- **Stated task**:
Copy the records word for word, from the line containing "What amount of" through the end of the records, and leave the pictures out of your copy.

╭─ Exercise input

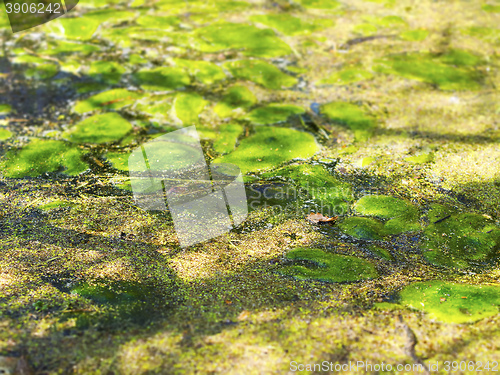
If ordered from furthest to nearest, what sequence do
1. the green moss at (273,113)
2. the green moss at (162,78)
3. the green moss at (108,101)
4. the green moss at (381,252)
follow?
1. the green moss at (162,78)
2. the green moss at (108,101)
3. the green moss at (273,113)
4. the green moss at (381,252)

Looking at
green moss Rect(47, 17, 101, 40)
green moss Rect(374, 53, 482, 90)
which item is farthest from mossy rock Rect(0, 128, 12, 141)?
green moss Rect(374, 53, 482, 90)

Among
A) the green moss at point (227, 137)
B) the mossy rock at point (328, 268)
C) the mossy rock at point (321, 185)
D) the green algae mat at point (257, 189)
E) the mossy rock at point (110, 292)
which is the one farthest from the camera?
the green moss at point (227, 137)

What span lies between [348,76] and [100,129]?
15.1ft

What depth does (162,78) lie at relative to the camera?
805 centimetres

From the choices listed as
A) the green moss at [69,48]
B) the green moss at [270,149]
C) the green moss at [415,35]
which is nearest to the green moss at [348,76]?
the green moss at [270,149]

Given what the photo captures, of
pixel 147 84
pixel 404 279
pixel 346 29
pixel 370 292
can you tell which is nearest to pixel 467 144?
pixel 404 279

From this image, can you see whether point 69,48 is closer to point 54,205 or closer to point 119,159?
point 119,159

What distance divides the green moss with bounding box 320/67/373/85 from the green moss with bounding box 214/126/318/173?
1972mm

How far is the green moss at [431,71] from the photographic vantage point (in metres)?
7.90

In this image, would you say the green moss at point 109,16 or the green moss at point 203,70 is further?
the green moss at point 109,16

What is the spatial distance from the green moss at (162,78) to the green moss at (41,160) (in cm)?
218

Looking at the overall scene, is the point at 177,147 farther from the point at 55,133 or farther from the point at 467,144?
the point at 467,144

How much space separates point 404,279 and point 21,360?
10.5 ft

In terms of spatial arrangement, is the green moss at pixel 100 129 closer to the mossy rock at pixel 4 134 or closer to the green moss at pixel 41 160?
the green moss at pixel 41 160
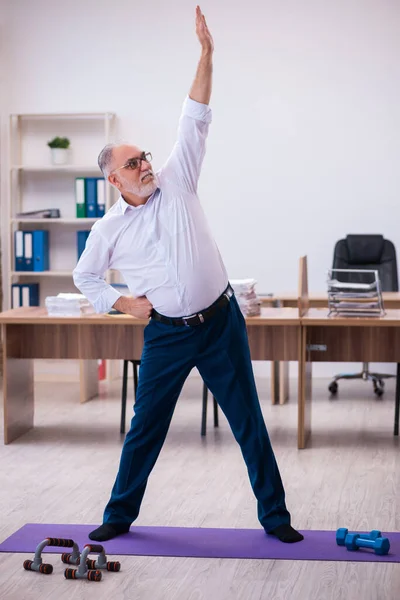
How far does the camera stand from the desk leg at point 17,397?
5.07 meters

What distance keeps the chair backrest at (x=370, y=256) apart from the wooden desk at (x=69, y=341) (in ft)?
4.62

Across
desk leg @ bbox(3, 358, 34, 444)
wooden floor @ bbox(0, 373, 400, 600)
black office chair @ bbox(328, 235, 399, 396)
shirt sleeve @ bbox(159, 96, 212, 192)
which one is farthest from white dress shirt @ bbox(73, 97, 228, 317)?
black office chair @ bbox(328, 235, 399, 396)

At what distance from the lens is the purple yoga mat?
3151mm

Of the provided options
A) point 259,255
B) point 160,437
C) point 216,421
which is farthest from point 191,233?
point 259,255

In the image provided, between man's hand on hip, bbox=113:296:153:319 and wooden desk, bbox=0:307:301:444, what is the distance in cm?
167

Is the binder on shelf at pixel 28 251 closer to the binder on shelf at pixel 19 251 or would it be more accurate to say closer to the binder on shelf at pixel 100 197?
the binder on shelf at pixel 19 251

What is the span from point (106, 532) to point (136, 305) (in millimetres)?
842

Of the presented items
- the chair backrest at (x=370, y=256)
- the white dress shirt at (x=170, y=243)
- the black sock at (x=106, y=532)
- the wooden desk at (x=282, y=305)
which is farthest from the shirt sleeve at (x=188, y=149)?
the chair backrest at (x=370, y=256)

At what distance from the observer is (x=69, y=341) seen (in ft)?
17.1

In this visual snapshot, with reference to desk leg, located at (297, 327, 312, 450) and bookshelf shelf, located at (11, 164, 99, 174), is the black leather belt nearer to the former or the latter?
desk leg, located at (297, 327, 312, 450)

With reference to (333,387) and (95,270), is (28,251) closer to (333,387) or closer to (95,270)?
(333,387)

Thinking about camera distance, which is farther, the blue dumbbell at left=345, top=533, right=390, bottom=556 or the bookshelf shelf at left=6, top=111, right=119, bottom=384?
the bookshelf shelf at left=6, top=111, right=119, bottom=384

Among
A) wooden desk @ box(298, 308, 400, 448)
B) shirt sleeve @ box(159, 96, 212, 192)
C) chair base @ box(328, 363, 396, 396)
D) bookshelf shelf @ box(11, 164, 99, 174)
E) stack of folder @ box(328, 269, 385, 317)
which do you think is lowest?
chair base @ box(328, 363, 396, 396)

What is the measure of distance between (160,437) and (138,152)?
103cm
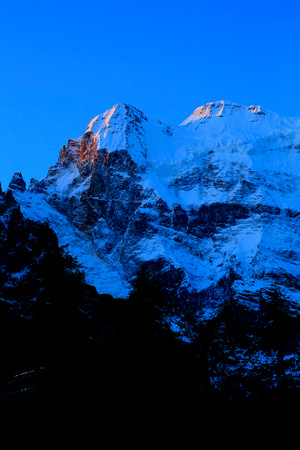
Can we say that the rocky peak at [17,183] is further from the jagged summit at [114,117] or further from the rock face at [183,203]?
the jagged summit at [114,117]

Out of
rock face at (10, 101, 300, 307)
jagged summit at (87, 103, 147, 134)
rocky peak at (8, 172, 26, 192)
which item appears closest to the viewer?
rock face at (10, 101, 300, 307)

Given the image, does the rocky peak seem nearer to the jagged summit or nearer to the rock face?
the rock face

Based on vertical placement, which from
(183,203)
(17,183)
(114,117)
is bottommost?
(183,203)

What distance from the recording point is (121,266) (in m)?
142

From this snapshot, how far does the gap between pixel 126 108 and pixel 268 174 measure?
6190 cm

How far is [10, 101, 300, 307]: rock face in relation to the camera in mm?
130625

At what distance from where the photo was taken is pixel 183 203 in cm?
15775

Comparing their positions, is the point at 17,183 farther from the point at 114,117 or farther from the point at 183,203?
the point at 183,203

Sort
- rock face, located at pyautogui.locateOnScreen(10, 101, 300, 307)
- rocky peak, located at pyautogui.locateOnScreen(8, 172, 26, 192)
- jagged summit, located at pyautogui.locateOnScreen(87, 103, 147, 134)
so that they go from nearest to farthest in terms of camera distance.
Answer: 1. rock face, located at pyautogui.locateOnScreen(10, 101, 300, 307)
2. rocky peak, located at pyautogui.locateOnScreen(8, 172, 26, 192)
3. jagged summit, located at pyautogui.locateOnScreen(87, 103, 147, 134)

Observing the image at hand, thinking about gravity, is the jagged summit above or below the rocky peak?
above

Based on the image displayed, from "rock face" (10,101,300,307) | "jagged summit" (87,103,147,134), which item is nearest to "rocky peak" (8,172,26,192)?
"rock face" (10,101,300,307)

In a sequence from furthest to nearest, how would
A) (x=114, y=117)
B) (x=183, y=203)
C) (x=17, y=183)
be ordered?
1. (x=114, y=117)
2. (x=17, y=183)
3. (x=183, y=203)

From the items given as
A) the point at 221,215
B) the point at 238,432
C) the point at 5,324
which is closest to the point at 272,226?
the point at 221,215

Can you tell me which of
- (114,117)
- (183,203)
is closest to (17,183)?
(114,117)
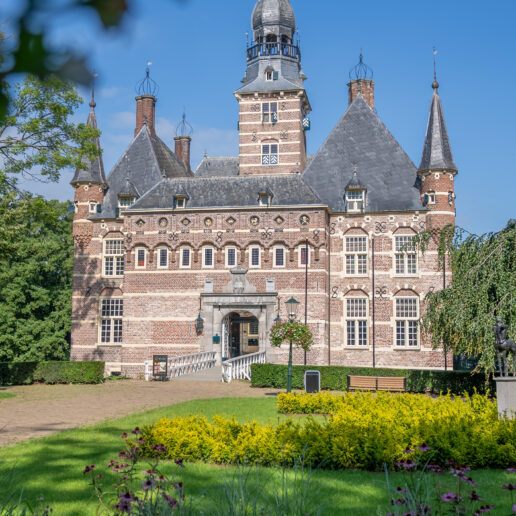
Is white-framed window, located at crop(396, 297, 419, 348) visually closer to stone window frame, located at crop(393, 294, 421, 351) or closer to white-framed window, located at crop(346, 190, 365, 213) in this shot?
stone window frame, located at crop(393, 294, 421, 351)

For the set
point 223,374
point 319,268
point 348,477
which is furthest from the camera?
point 319,268

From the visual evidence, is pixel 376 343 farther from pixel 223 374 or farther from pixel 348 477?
pixel 348 477

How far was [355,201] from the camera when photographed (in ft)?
99.4

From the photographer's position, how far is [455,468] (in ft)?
17.7

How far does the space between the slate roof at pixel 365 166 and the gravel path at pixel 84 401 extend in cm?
1198

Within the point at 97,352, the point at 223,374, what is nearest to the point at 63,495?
the point at 223,374

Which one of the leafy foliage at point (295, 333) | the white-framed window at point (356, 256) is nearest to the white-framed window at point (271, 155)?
the white-framed window at point (356, 256)

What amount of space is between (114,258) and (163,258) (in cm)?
332

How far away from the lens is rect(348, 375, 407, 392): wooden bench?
65.8 ft

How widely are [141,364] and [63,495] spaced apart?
2351 cm

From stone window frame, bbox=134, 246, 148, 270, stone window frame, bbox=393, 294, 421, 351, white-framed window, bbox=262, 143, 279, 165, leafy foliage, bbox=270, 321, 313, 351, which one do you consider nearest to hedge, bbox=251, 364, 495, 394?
leafy foliage, bbox=270, 321, 313, 351

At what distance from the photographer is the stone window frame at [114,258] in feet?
106

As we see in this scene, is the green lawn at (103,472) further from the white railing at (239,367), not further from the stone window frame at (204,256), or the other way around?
the stone window frame at (204,256)

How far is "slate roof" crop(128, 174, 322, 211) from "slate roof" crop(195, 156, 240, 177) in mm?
6290
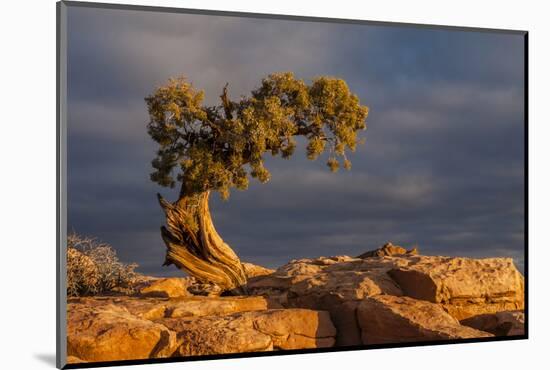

╰─

- **Task response**:
What amount of space is between (114,258) and (163,258) (in cm)?
332

How far away from the lens is rect(348, 375, 407, 392): wooden bench?
65.8 ft

How widely are [141,364] and [63,495] spaced apart?
2351 cm

From stone window frame, bbox=134, 246, 148, 270, stone window frame, bbox=393, 294, 421, 351, white-framed window, bbox=262, 143, 279, 165, leafy foliage, bbox=270, 321, 313, 351, which one do you consider nearest to hedge, bbox=251, 364, 495, 394?
leafy foliage, bbox=270, 321, 313, 351

At what distance from the photographer is the stone window frame at [114,258] in feet?
106

As we see in this scene, is the green lawn at (103,472) further from the white railing at (239,367), not further from the stone window frame at (204,256), or the other way around?
the stone window frame at (204,256)

How far is "slate roof" crop(128, 174, 322, 211) from "slate roof" crop(195, 156, 240, 177) in mm?
6290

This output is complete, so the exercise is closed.